→ **DOCUMENT EXTRACT**
**********

The Nordic model isn’t a socialism model which works for socialism purists, but it makes the most sense for those who don’t want to be subjected to oppression from one source or another.
Again, the “Nordic model” has been predicated on spoils of neocolonialism. How do the neocolonized feel about their subjugation and oppression? And under decades of grinding neoliberalism, the social safety nets have been eroding all over the imperial core, and the bourgeoisie aren’t going to give them back even if they could (which they can’t, especially now that the empire is deteriorating). These are bourgeois democracies, they’re not proletarian ones.
Socialism is an economic and political philosophy encompassing diverse economic and social systems characterised by social ownership of the means of production, as opposed to private ownership.
Edit: also oh no! Not the Stalinist… prohibition on using handcuffs?
Chapter X, Russian Justice
But the idea was there in the minds of those who were to define the penal policy and the Code of 1922, and set down the principle that punishment was not for the purpose of revenge and might not have for its purpose the infliction of physical pain. With this beginning there was a steady progress toward the removing of those indignities that tend to degrade a man, until the Correctional Labor Code of 1933 completed the process. In the meantime various amendments have prohibited torture, the use of handcuffs, solitary confinement, deprivation of food, or any other measure that would have the effect of degradation or do physical harm to the person.
Even in Stalin’s time there was collective leadership. The Western idea of a dictator within the Communist setup is exaggerated. Misunderstandings on that subject are caused by lack of comprehension of the real nature and organization of the Communist power structure. Stalin, although holding wide powers, was merely the captain of a team and it seems obvious that Khrushchev will be the new captain.
A lot of the cold war propaganda about Stalin turned out to be bullshit, as contemporary Western academic historians will tell you.
Please stop trying to fool people with your revisionist and rose colored glasses historical fiction. Cherry picking some out of context quote is just disingenuous, and doesn’t make sense for me to continue discussing this then.
Nazis and Kulaks weren’t “ranks” of “Stalin’s people,” they were fascists and leeches on the masses of the peasantry, respectively. And Wikipedia gets its “excess” mortality numbers from garbage sources the like fascist propaganda The Black Book of Communism.
You can’t help but refer to Wikipedia, can you, when this whole thread was about Wikipedia’s questionable reliability on topics that relate to Western imperialist talking points?
State Capitalism went away when they transitioned away from the NEP and went for a more collectivized economy. I think you need to brush up more on theory.
Capitalism sucks because of oligarchs and kleptocrats, and socialism also sucks because of oligarchs and kleptocrats.
Remember Stalin and his style of socialism? Just because one hell sucks doesn’t mean another hell is better.
The only type of socialism which has made any kind of sense in recent times is the Nordic Model.
Edit let’s not kid ourselves about the “greatness” of socialist countries when China has 50% poverty rate
https://worldpopulationreview.com/country-rankings/poverty-rate-by-country
Here’s also a great article on how everyday life was like in the Soviet Union, https://shs.cairn.info/article/E_ANNA_682_0305?lang=en
It’s worth responding to your edit in a separate comment.

**********

→ **DATA PROVIDED**

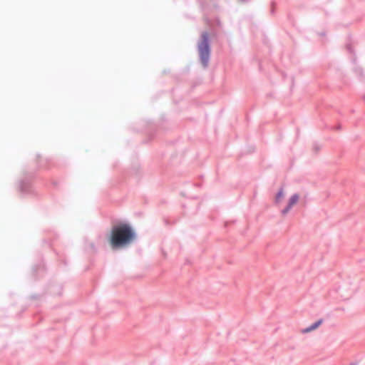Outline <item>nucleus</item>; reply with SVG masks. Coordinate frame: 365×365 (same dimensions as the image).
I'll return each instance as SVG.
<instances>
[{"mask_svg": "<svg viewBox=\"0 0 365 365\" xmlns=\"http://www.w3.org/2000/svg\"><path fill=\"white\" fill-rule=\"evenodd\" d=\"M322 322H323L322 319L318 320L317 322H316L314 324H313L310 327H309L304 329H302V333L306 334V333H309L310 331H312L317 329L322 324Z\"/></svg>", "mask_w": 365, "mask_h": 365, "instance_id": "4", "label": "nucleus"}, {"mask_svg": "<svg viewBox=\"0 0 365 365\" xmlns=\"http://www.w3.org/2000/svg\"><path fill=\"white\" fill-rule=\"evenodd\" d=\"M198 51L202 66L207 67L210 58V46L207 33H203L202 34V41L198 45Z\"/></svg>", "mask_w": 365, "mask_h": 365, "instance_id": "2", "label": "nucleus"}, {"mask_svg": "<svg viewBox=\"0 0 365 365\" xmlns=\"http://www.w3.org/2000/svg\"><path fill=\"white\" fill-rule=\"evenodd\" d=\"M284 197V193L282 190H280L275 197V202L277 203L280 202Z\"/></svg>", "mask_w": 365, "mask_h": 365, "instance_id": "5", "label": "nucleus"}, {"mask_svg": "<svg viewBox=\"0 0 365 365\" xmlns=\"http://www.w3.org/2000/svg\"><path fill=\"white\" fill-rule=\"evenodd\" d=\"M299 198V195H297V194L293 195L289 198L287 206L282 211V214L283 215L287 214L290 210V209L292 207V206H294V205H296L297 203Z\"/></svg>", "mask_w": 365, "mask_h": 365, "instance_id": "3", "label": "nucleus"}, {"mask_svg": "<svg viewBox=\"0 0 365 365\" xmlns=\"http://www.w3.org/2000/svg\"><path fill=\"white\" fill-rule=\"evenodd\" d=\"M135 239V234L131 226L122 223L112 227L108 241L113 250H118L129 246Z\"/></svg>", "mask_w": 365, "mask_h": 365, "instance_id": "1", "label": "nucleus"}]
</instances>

**********

→ **GIVEN PROBLEM 1**
In the discussion, which code completed the process of removing the indignities that tend to degrade a man?
→ **GIVEN PROBLEM 2**
Rewrite the records as a Markdown table with the columns Row and Line, one numbered row per line. Begin at the first line of the records and stop after the line that contains "<instances>", leaving out blank lines and the pictures.

→ **COMPLETE OUTPUT 1**
The Correctional Labor Code of 1933.

→ **COMPLETE OUTPUT 2**
| Row | Line |
|---|---|
| 1 | Outline <item>nucleus</item>; reply with SVG masks. Coordinate frame: 365×365 (same dimensions as the image). |
| 2 | I'll return each instance as SVG. |
| 3 | <instances> |